Last weekend at deer opener there was a little bit of discussion about this. One guy said he always will butcher the deer the same day. Another guy claims he likes to age deer for a couple of days. The same guy says he knows someone who ages the deer for a week. What has everyone elses experience been???? Has anyone tried it both ways, not aging, and aging and have you noticed a difference????


----------



## jgat

It depends how cold it is outside. If it is getting down into the 30's at night then hanging the deer for a few days is ok. If it is hot out though, I would get the deer cut up ASAP. From my experience I think when a deer has hung for a few days it makes the butchering process much easier, unless the deer is frozen.....that's tough on the hands! As far as taste, I guess I have never noticed a difference.


----------



## zettler

Just make sure you get one first...

__________________________________________________

DIRECTIONS:
A. Extract the passage of the deer aging thread starting at "It depends how" and ending at "noticed a difference.".
B. List every length of time the deer aging thread gives for letting a deer age or hang before it is butchered.
The items that come next are drawn from a separate source.

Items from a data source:
__________________________________________________

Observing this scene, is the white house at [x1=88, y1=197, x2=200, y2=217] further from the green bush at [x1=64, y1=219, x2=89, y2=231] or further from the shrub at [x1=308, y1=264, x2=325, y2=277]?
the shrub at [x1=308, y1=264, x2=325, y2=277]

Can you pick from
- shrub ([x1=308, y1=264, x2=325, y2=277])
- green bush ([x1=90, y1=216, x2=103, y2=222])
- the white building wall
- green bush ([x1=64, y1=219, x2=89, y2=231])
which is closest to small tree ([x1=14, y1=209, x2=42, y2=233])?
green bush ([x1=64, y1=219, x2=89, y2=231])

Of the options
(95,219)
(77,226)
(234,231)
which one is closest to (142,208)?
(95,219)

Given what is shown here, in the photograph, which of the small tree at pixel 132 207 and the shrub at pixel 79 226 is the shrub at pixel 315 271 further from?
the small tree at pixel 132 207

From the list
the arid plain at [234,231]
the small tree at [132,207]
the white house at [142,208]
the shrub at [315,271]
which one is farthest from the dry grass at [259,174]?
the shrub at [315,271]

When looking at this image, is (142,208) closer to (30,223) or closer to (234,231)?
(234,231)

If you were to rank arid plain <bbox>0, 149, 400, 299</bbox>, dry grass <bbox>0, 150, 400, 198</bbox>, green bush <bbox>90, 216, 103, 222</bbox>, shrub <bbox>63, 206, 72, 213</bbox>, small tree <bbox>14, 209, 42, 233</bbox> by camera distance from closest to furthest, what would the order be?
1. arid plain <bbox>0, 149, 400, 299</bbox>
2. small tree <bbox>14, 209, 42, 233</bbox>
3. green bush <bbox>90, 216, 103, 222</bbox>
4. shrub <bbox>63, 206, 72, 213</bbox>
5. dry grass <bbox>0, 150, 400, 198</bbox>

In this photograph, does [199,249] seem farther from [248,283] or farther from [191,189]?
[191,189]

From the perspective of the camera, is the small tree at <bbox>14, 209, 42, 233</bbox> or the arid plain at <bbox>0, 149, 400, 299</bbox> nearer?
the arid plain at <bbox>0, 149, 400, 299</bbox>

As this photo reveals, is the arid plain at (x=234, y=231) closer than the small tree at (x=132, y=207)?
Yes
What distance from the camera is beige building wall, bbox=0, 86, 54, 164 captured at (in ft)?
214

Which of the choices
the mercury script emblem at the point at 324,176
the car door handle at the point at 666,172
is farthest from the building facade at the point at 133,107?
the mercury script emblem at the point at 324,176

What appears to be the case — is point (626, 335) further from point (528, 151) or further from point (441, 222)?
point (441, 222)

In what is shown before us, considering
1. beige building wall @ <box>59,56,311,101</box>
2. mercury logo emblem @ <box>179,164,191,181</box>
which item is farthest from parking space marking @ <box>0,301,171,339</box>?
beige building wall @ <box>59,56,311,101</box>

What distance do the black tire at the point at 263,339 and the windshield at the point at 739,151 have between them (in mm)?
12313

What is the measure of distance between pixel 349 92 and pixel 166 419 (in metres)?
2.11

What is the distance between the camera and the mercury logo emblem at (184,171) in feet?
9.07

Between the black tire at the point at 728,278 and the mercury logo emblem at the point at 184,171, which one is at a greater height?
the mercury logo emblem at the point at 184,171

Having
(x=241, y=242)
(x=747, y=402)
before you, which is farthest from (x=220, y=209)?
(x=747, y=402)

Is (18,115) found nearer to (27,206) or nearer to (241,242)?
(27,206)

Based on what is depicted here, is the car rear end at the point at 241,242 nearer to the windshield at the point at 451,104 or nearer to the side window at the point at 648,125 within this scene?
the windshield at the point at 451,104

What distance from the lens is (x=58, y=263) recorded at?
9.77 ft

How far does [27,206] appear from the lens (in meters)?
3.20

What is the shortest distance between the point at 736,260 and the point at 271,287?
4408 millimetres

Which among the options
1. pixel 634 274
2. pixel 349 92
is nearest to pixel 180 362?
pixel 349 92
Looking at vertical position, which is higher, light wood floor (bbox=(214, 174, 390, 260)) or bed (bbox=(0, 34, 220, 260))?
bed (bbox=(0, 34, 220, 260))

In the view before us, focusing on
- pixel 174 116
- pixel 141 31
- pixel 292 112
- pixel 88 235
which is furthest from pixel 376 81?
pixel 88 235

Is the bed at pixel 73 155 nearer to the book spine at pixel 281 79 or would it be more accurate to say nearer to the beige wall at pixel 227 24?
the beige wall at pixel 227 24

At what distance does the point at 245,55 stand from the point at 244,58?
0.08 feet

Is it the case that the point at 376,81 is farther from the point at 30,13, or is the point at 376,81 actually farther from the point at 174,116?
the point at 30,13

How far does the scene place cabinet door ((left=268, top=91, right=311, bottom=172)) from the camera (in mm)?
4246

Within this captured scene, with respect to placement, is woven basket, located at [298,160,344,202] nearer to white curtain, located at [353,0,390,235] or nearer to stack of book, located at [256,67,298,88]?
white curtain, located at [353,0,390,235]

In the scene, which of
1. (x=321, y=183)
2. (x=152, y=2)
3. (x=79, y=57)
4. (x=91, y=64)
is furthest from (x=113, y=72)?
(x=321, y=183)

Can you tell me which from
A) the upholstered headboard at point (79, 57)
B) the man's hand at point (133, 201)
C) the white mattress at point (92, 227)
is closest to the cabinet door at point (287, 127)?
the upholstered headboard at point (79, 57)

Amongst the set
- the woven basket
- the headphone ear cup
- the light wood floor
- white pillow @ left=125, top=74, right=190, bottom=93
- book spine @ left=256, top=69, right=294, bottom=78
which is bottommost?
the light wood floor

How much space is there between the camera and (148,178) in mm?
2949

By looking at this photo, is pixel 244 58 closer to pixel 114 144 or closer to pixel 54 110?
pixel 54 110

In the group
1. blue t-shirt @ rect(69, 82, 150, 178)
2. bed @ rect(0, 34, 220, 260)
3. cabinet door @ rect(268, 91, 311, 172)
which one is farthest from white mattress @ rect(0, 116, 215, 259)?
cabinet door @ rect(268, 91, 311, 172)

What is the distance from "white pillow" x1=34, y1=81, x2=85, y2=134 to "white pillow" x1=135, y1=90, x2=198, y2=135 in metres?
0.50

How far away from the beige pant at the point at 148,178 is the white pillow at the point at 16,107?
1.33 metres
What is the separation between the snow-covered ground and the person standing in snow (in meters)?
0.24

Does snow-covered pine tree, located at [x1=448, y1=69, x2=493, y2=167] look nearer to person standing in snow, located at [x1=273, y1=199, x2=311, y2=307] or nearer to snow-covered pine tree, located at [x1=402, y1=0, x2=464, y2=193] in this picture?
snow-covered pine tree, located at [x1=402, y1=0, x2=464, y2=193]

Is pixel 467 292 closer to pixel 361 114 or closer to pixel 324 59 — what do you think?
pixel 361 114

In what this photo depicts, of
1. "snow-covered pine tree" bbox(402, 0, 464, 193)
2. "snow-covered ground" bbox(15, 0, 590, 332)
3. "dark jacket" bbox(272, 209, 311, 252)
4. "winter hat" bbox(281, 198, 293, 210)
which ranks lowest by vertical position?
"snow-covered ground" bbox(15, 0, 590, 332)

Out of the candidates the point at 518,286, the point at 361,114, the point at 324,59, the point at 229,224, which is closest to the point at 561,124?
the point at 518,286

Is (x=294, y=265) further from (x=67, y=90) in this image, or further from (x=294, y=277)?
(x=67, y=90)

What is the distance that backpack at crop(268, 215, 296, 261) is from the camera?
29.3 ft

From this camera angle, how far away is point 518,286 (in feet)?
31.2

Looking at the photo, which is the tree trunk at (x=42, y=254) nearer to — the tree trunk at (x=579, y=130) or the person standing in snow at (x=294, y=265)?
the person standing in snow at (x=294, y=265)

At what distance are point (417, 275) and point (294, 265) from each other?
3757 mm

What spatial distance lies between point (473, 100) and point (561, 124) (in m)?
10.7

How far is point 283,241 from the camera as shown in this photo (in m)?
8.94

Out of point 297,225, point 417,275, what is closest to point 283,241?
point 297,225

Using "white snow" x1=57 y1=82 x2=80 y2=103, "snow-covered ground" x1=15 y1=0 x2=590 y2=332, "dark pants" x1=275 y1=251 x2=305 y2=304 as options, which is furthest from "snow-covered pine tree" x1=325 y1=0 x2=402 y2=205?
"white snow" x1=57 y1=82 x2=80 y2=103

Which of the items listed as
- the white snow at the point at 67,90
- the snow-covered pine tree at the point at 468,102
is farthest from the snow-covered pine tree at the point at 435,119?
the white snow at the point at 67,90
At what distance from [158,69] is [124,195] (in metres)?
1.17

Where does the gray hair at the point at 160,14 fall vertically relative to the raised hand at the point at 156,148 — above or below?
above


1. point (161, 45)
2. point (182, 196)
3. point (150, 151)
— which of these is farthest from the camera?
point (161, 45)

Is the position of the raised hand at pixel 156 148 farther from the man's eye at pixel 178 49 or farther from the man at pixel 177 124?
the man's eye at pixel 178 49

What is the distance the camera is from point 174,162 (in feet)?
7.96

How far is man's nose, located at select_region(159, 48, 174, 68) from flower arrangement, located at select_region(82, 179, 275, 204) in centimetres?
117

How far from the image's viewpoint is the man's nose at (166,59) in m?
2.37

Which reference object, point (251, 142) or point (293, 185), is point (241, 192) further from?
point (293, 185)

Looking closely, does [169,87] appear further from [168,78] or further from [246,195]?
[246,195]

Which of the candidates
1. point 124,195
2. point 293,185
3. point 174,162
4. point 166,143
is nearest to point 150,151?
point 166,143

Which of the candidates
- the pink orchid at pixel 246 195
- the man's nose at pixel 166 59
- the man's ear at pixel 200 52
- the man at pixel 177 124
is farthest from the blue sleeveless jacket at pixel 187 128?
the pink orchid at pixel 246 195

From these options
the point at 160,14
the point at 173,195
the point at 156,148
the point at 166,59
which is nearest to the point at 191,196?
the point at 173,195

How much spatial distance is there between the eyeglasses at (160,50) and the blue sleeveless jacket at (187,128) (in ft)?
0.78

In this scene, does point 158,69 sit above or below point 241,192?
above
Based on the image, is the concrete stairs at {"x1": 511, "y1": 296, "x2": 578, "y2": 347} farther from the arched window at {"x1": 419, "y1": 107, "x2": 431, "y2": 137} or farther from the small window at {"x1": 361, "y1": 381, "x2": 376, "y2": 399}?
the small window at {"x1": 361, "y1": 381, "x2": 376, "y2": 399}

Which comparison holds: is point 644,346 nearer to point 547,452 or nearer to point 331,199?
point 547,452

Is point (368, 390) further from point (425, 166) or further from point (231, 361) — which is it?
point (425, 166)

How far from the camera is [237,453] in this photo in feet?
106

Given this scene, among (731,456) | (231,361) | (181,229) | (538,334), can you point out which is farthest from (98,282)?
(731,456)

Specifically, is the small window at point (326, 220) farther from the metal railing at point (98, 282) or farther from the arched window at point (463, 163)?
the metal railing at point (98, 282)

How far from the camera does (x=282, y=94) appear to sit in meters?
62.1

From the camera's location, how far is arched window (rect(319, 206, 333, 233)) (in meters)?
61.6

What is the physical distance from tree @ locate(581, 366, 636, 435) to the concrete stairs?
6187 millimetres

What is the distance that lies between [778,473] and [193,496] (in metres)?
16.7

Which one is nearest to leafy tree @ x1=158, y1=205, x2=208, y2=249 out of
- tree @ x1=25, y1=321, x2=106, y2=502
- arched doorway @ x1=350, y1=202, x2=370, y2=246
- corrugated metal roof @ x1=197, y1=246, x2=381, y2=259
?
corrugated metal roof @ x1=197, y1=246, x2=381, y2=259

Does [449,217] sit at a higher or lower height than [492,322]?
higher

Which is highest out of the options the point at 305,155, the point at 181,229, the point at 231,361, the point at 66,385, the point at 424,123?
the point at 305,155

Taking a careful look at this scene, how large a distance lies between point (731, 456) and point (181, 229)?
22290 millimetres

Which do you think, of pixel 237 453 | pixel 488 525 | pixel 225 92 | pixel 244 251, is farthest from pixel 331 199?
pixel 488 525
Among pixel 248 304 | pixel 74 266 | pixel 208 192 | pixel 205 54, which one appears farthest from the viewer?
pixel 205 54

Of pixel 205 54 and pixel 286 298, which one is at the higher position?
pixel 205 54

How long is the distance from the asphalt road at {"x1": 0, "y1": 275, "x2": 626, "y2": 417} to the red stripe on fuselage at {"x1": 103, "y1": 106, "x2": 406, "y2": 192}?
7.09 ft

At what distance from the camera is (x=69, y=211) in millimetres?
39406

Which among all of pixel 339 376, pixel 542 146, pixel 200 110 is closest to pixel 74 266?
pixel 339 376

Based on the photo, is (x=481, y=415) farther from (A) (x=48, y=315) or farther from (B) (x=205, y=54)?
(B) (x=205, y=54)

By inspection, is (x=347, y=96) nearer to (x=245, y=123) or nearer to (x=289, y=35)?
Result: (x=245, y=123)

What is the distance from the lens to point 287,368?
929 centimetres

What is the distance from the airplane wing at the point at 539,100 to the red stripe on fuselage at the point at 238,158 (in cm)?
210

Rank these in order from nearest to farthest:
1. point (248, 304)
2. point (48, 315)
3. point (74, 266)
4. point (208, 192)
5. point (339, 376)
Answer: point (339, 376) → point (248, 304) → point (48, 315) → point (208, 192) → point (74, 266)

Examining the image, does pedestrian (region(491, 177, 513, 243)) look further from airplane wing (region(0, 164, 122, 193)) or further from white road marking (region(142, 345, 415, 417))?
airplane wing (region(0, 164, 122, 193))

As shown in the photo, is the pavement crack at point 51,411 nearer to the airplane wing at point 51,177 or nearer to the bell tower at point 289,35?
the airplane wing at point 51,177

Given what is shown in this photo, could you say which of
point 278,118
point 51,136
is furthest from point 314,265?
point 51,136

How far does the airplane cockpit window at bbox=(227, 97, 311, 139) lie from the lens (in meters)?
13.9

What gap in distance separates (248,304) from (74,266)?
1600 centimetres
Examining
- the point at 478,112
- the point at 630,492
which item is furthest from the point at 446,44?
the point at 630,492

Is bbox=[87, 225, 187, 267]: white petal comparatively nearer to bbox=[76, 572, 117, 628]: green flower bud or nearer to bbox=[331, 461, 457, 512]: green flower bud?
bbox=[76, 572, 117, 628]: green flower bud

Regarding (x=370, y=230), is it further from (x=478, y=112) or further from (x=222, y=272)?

__________________________________________________

PROBLEM SOLUTIONS:
A.
It depends how cold it is outside. If it is getting down into the 30's at night then hanging the deer for a few days is ok. If it is hot out though, I would get the deer cut up ASAP. From my experience I think when a deer has hung for a few days it makes the butchering process much easier, unless the deer is frozen.....that's tough on the hands! As far as taste, I guess I have never noticed a difference.

B.
- a couple of days
- a week
- a few days